Ambon, — Eskalasi polemik politik di Kota Ambon meningkat setelah beredarnya selebaran digital bertajuk “Seruan Aksi” yang menuntut penangkapan Wali Kota Ambon atas dugaan penerimaan dana dari aktivitas tambang ilegal. Menanggapi tudingan tersebut, Wali Kota Ambon angkat bicara melalui akun media sosial resminya, Selasa (27/1/2026), dan menyebut narasi dalam selebaran itu sebagai bentuk pembunuhan karakter.
Selebaran yang beredar luas di media sosial itu mengatasnamakan sejumlah organisasi, antara lain Garda NKRI, Aliansi KPA, Gasmen, dan Aliansi Pemuda Peduli Hukum. Dalam flyer tersebut, massa mengagendakan aksi unjuk rasa pada Kamis, 29 Januari 2026, dengan titik sasaran Kantor DPRD Kota Ambon, Balai Kota Ambon, dan Polda Maluku. Mereka menuntut agar Wali Kota Ambon “ditangkap dan dipenjarakan” atas dugaan aliran dana dari tambang ilegal di wilayah kota.

Respons Wali Kota: Kritik Bukan Fitnah
Menanggapi tudingan tersebut, Wali Kota menegaskan bahwa kebebasan berpendapat tidak dapat dijadikan alasan untuk membangun tuduhan tanpa dasar hukum yang jelas.
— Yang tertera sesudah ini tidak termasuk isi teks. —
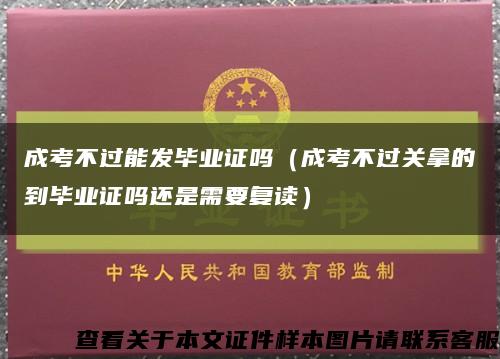 成考不过能发毕业证吗（成考不过关拿的到毕业证吗还是需要复读）缩略图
“Kebebasan berpendapat tidak mengajarkan kita untuk seenaknya membangun narasi tentang seseorang, apalagi terhadap sesuatu yang belum dipastikan kebenarannya,” tulisnya.
Ia menilai, selebaran tersebut telah melampaui batas kritik dan masuk ke ranah pembunuhan karakter, karena menggunakan bahasa yang menghakimi tanpa proses hukum yang sah.
Koreksi Istilah Hukum
Dalam klarifikasinya, Wali Kota juga menyoroti kekeliruan penggunaan istilah hukum dalam selebaran aksi. Ia menekankan prinsip asas praduga tak bersalah, di mana seseorang tidak dapat dinyatakan bersalah apalagi dituntut untuk “dipenjara” sebelum adanya putusan pengadilan yang berkekuatan hukum tetap (inkracht).
Selain itu, Wali Kota membedakan secara tegas antara retribusi dan gratifikasi. Menurutnya, retribusi merupakan pungutan resmi yang dibayarkan kepada negara atau pemerintah daerah berdasarkan peraturan perundang-undangan, sedangkan gratifikasi adalah pemberian kepada individu atau pejabat secara pribadi.
“Tidak logis menyebut ‘retribusi dari tambang ilegal’. Secara administratif, retribusi hanya dapat dipungut dari aktivitas yang memiliki dasar pengaturan. Jika ilegal, maka ranahnya adalah penegakan hukum, bukan retribusi,” tulisnya.
Wali Kota mengajak semua pihak untuk tetap mengedepankan etika demokrasi dan jalur hukum yang sah dalam menyampaikan kritik maupun aspirasi. Ia menegaskan keterbukaan pemerintah daerah terhadap pengawasan publik, namun menolak tudingan yang dibangun tanpa bukti dan berpotensi menyesatkan opini publik.
Hingga berita ini diturunkan, belum ada keterangan resmi dari aparat penegak hukum terkait tudingan yang beredar dalam selebaran tersebut. Sementara itu, rencana aksi unjuk rasa pada 29 Januari 2026 masih terus menjadi perbincangan hangat di ruang publik Kota Ambon.